━━━ Extrait à lire

Le Nouveau Libertarien

E/acc : Révolution copernicienne libertarienne ?

Dans le panorama des idéologies, l’Accélérationnisme Efficace (e/acc) et le Libertarianisme semblent, à première vue, emprunter des chemins différents. Alors que les libertariens n’ont d’yeux que pour l’individu, le mouvement e/acc célèbre la machine homo-techno-capital-mémétique. Pourtant, malgré des fondements et des prémisses divergents, ces deux courants, aboutissent à des conclusions étonnamment similaires, notamment en ce qui concerne la décentralisation, la liberté du marché et une défiance partagée envers les structures de pouvoir établies.

Prémisses Différentes mais compatibles

Alors que les libertariens s’attachent à regarder l’individu, l’e/acc peut poser son regard sur leurs axiomes et adopter une lecture d’un point de vue différent sans toutefois les contredire.

Action humaine et extropie

Le Libertarianisme, sous l’influence de Ludwig von Mises, est ancré dans l’action humaine qui constitue son point de départ philosophique. Il soutient que toutes les actions économiques et sociales découlent des choix et des actions individuelles, mettant l’accent sur la liberté personnelle et la responsabilité.

L’e/acc, ou Accélérationnisme Efficace, prend lui pour point de départ philosophique l’ontologie. Si Guillaume Verdon, aka Beff Jezos, est le père de l’e/acc, les fondements du mouvement accélérationniste remontent à Nick Land dont la philosophie est marquée par la cybernétique découlant de la théorie de l’information de Shannon. Sa pensée est plus large que celle du libertarianisme en cela qu’il s’attache à observer le fonctionnement de tout système dans son essence. Je l’explique en détail ici, mais je vais tenter de le résumer succintement. Quel est le point commun entre le soleil, la biosphère, une plante, un humain et une société humaine ? Ils sont tous des structures dissipatives (système thermodynamique ouvert) selon les termes proposés par Ilya Prigogine. Qu’on l’observe d’un point de vue thermodynamique ou cybernétique, donc du point de vue de l’énergie ou de l’information, le but de ces systèmes est la réduction de leur entropie en s’auto-organisant par un échange d’information, d’énergie et de matière, constant avec leur environnement. Nick Land nomme ceci, l’extropie.

L’extropie d’un système repose sur la croissance et la stabilité, se maintenir dans le temps et croître. Cette pensée dépasse donc le simple individu pour penser la société comme une entité indépendante. Mais encore, par-delà la société, on trouve ce que Nick Land nomme le Techno-capital qui est la fusion de la technologie et du capital. Beff Jezos parle lui de la “machine homo-techno-capital-mémétique” pour désigner un système général incluant l’humain et les mèmes qu’il partage.

━━━━━━
━━━ Données fournies

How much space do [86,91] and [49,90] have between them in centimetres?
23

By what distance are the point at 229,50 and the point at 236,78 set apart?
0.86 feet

━━━━━━

▶ Exercices
[A] D'après l'extrait, pourquoi le libertarianisme met-il l'accent sur la liberté personnelle et la responsabilité ? Répondez en une à trois phrases.
[B] Mettez à jour tout le passage de l'extrait, depuis « Action humaine et » jusqu'à « et la responsabilité. », en remplaçant « point de départ philosophique » par « fondement philosophique ».
Les lignes fournies n'interviennent pas dans ce travail.

▶ Corrigé des exercices
[A] Le libertarianisme, ancré dans l'action humaine sous l'influence de Ludwig von Mises, soutient que toutes les actions économiques et sociales découlent des choix et des actions individuelles. C'est pourquoi il met l'accent sur la liberté personnelle et la responsabilité.

[B]
Action humaine et extropie

Le Libertarianisme, sous l’influence de Ludwig von Mises, est ancré dans l’action humaine qui constitue son fondement philosophique. Il soutient que toutes les actions économiques et sociales découlent des choix et des actions individuelles, mettant l’accent sur la liberté personnelle et la responsabilité.